Turquie, l’archange déchu de l’Orient…
Quelle étrange combinaison que celle qui unit la République de Turquie à l’État islamique… au terme d’une politique hasardeuse… en apparences du moins…
Une errance qui, trois années durant, a mené Ankara d’un extrême à l’autre…
D’un dédain affiché pour le « Printemps arabe » à une volonté proclamée de s’ériger en nouveau pivot du Monde arabo-musulman.
D’une absence remarquée au chevet du grand carnaval libyen à l’envoi par bateaux entiers de caisses de fanions rouges et lunes blanches… que les insurgés, dégoûtés, ont abandonnés dans leurs boîtes de planches sur un coin du quai de Benghazi.
D’une romance inconditionnelle avec Damas à un soutien à peine voilé –sans jeu de mot- à la révolution syrienne.
De sa vieille accointance avec Washington et la belle Bruxelles -qui ne l’a jamais véritablement aimée- à une alliance de facto avec l’État islamique dont les réseaux djihadistes ont déjà commencé de frapper les capitales atlantistes, au club desquelles s’est affiliée l’indigne –ou pas- héritière d’Atatürk, et ce nullement par le hasard de l’Histoire…
Sans prendre en compte le jeu complexe de trahisons et d’amitiés vénéneuses auquel s’adonne depuis toujours l’Ottoman, lorsqu’il se penche sur le cas désormais au centre de toutes les préoccupations, celui d’un hypothétique Kurdistan peut-être un jour indépendant, mais divisé, tiraillé, balloté, entre l’Iran chiite, qui supporte la faction de Souleymaniêh, alliée de ceux de Syrie, tous deux hostiles au maître d’Erbil, le fieffé coquin, meilleur ami d’Erdogan (décodage : UPK ; PKK et PYK ; et Massoud Barzani, président du PDK – tous Kurdes ; tous d’allégeances ennemies).

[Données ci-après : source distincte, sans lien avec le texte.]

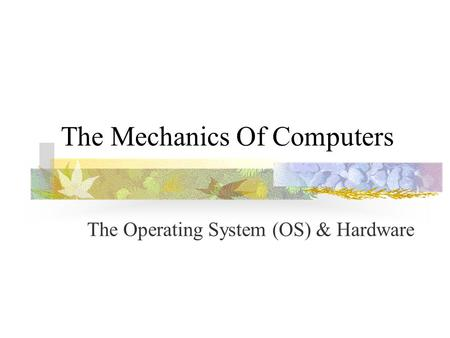 The Mechanics Of Computers The Operating System (OS) & Hardware.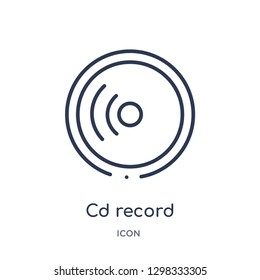 Linear cd record icon from General outline collection. Thin line cd record icon isolated on white background. cd record trendy illustration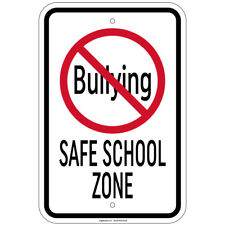 Heavy Gauge No Bullying Safe School Zone Sign 12 X 18 Aluminum Sign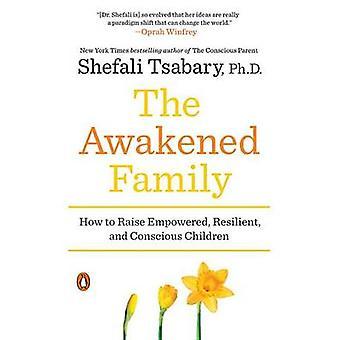 Herännyt perhe-Miten nostaa valtuudet-joustava-ja Conscio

La République de Turquie, en fripouille philanthrope, s’approvisionne en or noir de contrebande auprès des « Fous de Dieu » qui vocifèrent à ses frontières ; elle se joue ainsi de Mister Magic, le premier président noir de la nouvelle Babylone qui, mis à part son sens inné de « la com’ » -bien qu’à la longue finalement éculé-, ne laissera rien dans l’Histoire –toujours elle…- que l’image d’un fantoche au teint grisé soumis aux diktats de Tel-Aviv.
Et Ankara, toujours membre de l’OTAN, de rejoindre paradoxalement le Traité de Shanghai, une organisation qui, depuis la fin des années 1990, a progressivement rebipolarisé les relations internationales et se veut, avec la Russie, la Chine et l’Iran en tête, un contre-pouvoir de plus en plus actif face à l’avancée vers l’est de l’Alliance atlantique, à « l’impérialisme américain » au Moyen-Orient et au dollar US comme monnaie-refuge mondiale.
Qui comprend, au Moyen-Orient, la politique de l’archange prometteur en définitive déchu par le fait de son inconséquence ?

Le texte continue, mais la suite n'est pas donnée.